The analysis included representatives of iconic civilizations in the Andes from whom scientists previously had no genome-wide data, including the Moche, Nasca, Wari, Tiwanaku and Inca.
"It represents the first detailed study of Andean population history informed by pre-Colonial genomes with wide-ranging temporal and geographic coverage," said Lars Fehren-Schmitz, associate professor at UC Santa Cruz and co-senior author of the paper with Reich.
"This study also takes a major step toward redressing the global imbalance in ancient DNA data," said Reich, professor of genetics at HMS and associate member of the Broad Institute of MIT and Harvard. "The great majority of published ancient DNA studies to date have focused on western Eurasia. This study in South America allows us to begin to discern at high resolution the detailed history of human movements in this extraordinarily important part of the world."
The central Andes in present-day Peru is one of the rare locations in the world where farming was invented rather than being adopted from elsewhere.

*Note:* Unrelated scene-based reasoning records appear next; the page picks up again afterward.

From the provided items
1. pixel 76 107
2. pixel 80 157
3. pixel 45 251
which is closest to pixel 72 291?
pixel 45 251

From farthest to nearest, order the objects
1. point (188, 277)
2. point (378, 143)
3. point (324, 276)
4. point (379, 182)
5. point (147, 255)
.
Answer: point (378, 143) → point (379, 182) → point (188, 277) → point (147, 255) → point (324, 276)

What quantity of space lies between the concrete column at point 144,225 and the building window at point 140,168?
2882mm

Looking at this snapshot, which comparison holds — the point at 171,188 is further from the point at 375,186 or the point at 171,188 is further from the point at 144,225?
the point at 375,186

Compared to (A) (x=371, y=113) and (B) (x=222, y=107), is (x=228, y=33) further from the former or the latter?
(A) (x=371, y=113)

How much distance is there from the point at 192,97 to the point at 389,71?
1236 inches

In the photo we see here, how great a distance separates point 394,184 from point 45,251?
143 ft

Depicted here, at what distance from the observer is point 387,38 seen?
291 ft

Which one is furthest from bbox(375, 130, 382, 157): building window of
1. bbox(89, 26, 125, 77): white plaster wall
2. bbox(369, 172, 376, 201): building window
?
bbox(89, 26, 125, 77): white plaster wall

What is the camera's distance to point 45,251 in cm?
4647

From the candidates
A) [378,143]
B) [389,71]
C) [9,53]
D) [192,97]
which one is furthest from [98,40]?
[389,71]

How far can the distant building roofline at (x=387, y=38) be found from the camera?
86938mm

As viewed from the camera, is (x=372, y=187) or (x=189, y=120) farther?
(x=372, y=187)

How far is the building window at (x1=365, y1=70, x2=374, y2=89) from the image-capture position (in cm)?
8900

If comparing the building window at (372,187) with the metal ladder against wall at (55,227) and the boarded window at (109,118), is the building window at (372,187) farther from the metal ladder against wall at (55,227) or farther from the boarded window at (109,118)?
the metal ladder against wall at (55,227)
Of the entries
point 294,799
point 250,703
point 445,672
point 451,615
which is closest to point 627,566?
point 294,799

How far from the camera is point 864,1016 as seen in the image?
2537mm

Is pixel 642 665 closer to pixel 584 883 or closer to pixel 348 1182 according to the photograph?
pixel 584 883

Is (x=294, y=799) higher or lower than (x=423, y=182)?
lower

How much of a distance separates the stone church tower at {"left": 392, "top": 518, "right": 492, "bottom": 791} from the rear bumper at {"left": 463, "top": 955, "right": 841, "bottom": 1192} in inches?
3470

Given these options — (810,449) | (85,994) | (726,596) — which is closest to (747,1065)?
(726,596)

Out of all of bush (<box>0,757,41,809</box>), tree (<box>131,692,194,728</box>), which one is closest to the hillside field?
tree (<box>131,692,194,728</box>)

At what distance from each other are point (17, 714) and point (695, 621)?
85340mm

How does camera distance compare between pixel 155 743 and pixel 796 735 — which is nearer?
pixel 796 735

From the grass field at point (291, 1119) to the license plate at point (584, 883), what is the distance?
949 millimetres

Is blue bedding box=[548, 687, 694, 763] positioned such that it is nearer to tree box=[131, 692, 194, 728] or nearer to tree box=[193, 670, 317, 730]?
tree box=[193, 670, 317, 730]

It is also home to the earliest known presence of complex civilizations in South America documented so far.
While the region has been a major focus of archaeological research, there had been no systematic characterization with genome-wide ancient DNA until now.

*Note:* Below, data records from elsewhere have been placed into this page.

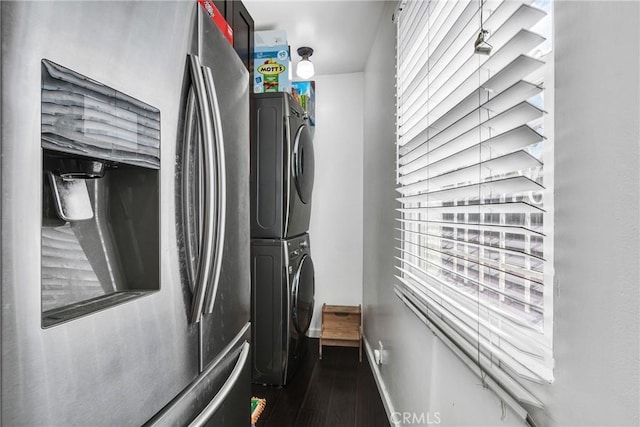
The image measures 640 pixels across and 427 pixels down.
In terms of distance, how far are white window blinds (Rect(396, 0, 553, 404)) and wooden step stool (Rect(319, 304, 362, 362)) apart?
1.64 m

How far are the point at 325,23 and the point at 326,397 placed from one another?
262 centimetres

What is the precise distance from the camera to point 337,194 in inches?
134

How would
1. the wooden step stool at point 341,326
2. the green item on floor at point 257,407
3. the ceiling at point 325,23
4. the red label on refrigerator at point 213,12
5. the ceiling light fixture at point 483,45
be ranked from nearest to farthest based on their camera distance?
the ceiling light fixture at point 483,45
the red label on refrigerator at point 213,12
the green item on floor at point 257,407
the ceiling at point 325,23
the wooden step stool at point 341,326

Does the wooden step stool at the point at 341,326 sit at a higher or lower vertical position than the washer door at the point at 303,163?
lower

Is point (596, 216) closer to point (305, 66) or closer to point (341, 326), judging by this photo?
point (305, 66)

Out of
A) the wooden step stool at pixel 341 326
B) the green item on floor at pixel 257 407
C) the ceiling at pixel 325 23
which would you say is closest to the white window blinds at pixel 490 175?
the ceiling at pixel 325 23

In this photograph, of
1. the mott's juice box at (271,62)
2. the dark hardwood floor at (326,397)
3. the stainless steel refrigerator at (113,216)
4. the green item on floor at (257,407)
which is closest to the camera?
the stainless steel refrigerator at (113,216)

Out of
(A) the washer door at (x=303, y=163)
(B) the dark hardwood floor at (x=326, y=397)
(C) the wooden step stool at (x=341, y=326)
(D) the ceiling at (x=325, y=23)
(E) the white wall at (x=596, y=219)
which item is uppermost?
(D) the ceiling at (x=325, y=23)

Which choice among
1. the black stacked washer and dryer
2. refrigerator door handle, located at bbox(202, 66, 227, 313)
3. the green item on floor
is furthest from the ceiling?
the green item on floor

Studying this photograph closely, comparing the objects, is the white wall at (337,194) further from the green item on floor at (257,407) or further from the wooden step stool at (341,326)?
the green item on floor at (257,407)

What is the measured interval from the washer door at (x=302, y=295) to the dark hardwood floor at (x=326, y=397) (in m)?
0.37

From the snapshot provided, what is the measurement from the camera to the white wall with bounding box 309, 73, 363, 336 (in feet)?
11.0

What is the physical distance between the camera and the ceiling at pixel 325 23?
2.16 meters

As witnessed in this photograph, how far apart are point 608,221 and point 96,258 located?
89 centimetres
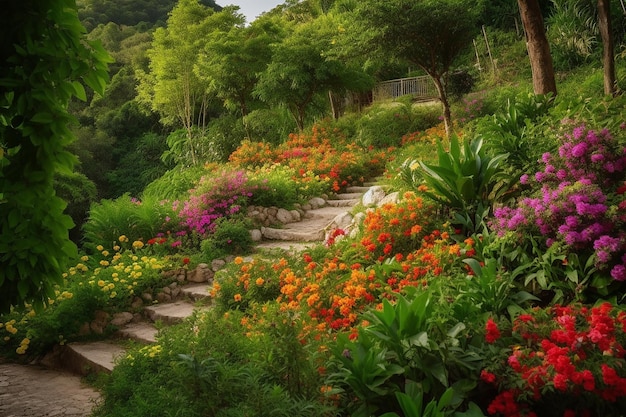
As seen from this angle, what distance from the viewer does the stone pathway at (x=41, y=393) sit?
3789 millimetres

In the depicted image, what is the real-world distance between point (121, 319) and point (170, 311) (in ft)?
1.84

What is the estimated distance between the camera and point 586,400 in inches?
101

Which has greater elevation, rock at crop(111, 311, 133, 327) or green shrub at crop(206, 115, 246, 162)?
green shrub at crop(206, 115, 246, 162)

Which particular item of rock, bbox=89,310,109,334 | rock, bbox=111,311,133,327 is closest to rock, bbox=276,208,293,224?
rock, bbox=111,311,133,327

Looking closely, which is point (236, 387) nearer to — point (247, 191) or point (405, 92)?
point (247, 191)

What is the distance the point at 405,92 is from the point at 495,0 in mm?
6381

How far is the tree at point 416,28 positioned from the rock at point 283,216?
12.5ft

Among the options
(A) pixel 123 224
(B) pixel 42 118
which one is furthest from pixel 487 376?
(A) pixel 123 224

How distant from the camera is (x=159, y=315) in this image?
5512 millimetres

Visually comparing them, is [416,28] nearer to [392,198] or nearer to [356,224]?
[392,198]

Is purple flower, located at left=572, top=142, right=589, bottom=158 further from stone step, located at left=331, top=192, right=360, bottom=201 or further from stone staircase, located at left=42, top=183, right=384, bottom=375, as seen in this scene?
stone step, located at left=331, top=192, right=360, bottom=201

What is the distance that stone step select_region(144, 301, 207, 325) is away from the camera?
5301 millimetres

Geneticists on the team have previously done studies on the genetic history of South America as a whole, including analysis of several individuals from the Andean highlands from thousands of years ago.
Additionally, there have been analyses of present-day residents of the Andes, as well as a limited number of mitochondrial or Y-chromosome DNA analyses from individual ancient Andean sites.
This study, however, stands apart from these by expanding on the findings to provide a far more comprehensive portrait. Now, Nakatsuka said, researchers are "finally able to see how the genetic structure of the Andes evolved over time."
“By focusing on what is often called pre-Columbian history, the study demonstrates how large ancient DNA studies can reveal more about ancient cultures than studying present-day groups alone,” Reich said.
"In the Andes, reconstruction of population history based on DNA analysis of present-day people has been challenging because there has been so much demographic change since contact with Europeans," he added. "With ancient DNA data, we can carry out a detailed reconstruction of movements of people and how those relate to changes known from the archaeological record."
The findings reveal that 9,000 years ago, groups living in the Andean highlands became genetically distinct from those that eventually came to live along the Pacific Coast, and the effects of this early differentiation are still seen today.